QUOTED PASSAGE
:::

Now we have moved our current workspace from the master branch, to the new branch. Now open your favourite editor and make some changes. Also, add an image (img_hello_world.jpg). You are in the working directory (same directory as the main branch).

Now check the status of the current branch:

git status
On branch hello-world-images
Changes not staged for commit:
  (use "git add ..." to update what will be committed)
  (use "git restore ..." to discard changes in working directory)
        modified:   index.html

Untracked files:
  (use "git add ..." to include in what will be committed)
        img_hello_world.jpg

no changes added to commit (use "git add" and/or "git commit -a")

So let's go through what happens here:

  • There are changes to our index.html, but the file is not staged for commit
  • img_hello_world.jpg is not tracked

So we need to add both files to the Staging Environment for this branch. As we want to stage all files we type git add --all.

Next, if we are happy with our changes, we commit them to the branch:

git commit -m "Added image to Hello World"

Now we have a new branch, that is different from the master branch.

Using the -b option on checkout will create a new branch, and move to it, if it does not exist.

We are currently on the branch hello-world-images. We added an image to this branch and edited a file.

:::

GIVEN MATERIAL
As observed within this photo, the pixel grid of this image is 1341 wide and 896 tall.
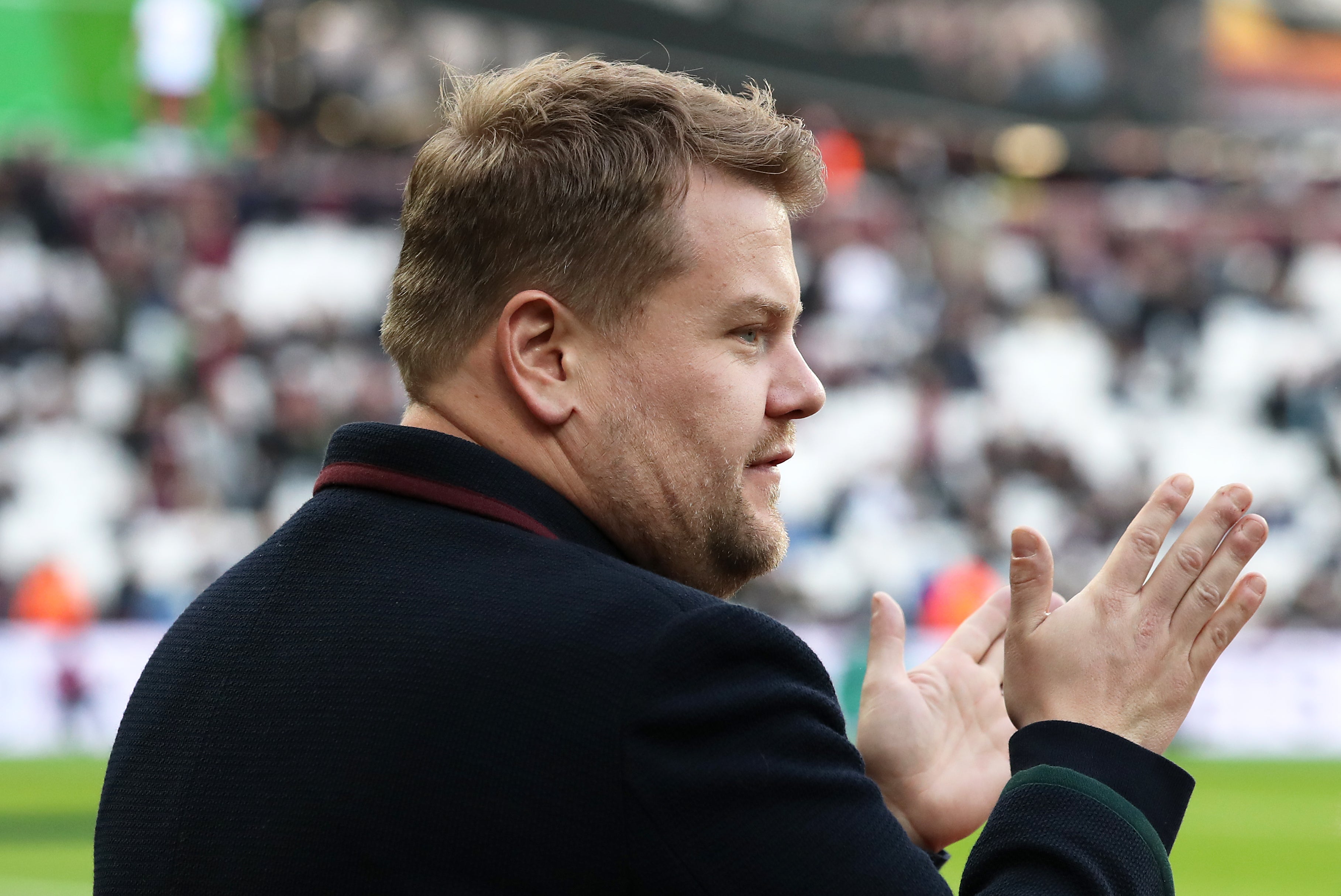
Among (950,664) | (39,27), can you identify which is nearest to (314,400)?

:::

PROBLEMS TO WORK ON
1. Rewrite the paragraph of the Git branching text that begins "Now we have moved our current workspace" as a short list, keeping its main facts.
2. In the Git branching text, which command is typed to stage all files?
3. Write the next part of the Git branching text, picking up after its last sentence.
The material is not needed for this work.

ANSWERS TO THE PROBLEMS
1.
- The workspace has moved from the master branch to the new branch.
- Open an editor and make some changes.
- Add an image, img_hello_world.jpg.
- You are in the working directory, the same directory as the main branch.

2. git add --all

3.
Now, let's see what happens when we change branch to master

git checkout master
Switched to branch 'master'

The new image is not a part of this branch. List the files in the current directory again (ls). And the file we edited has reverted to what it was before the alteration.

[...]

Now we have a fix ready for master, and we need to merge the two branches.

Git Branch Merge

We have the emergency fix ready, and so let's merge the master and emergency-fix branches.

First, we need to change to the master branch:

git checkout master

Now we merge the current branch (master) with emergency-fix:

git merge emergency-fix
Updating 09f4acd..dfa79db
Fast-forward
 index.html | 2 +-
 1 file changed, 1 insertion(+), 1 deletion(-)

Since the emergency-fix branch came directly from master, and no other changes had been made to master while we were working, Git sees this as a continuation of master. So it can Fast-forward, just pointing both master and emergency-fix to the same commit.

As master and emergency-fix are essentially the same now, we can delete emergency-fix, as it is no longer needed:

git branch -d emergency-fix

Now we can move over to hello-world-images and keep working. Add another image file (img_hello_git.jpg) and change index.html, so it shows it:

git checkout hello-world-images
Switched to branch 'hello-world-images'

Now, we are done with our work here and can stage and commit for this branch:

git add --all
git commit -m "added new image"

We see that index.html has been changed in both branches. Now we are ready to merge hello-world-images into master. But what will happen to the changes we recently made in master?

git checkout master
git merge hello-world-images
Auto-merging index.html
CONFLICT (content): Merge conflict in index.html
Automatic merge failed; fix conflicts and then commit the result.

The merge failed, as there is conflict between the versions for index.html. Let us check the status:

git status
On branch master
You have unmerged paths.
  (fix conflicts and run "git commit")
  (use "git merge --abort" to abort the merge)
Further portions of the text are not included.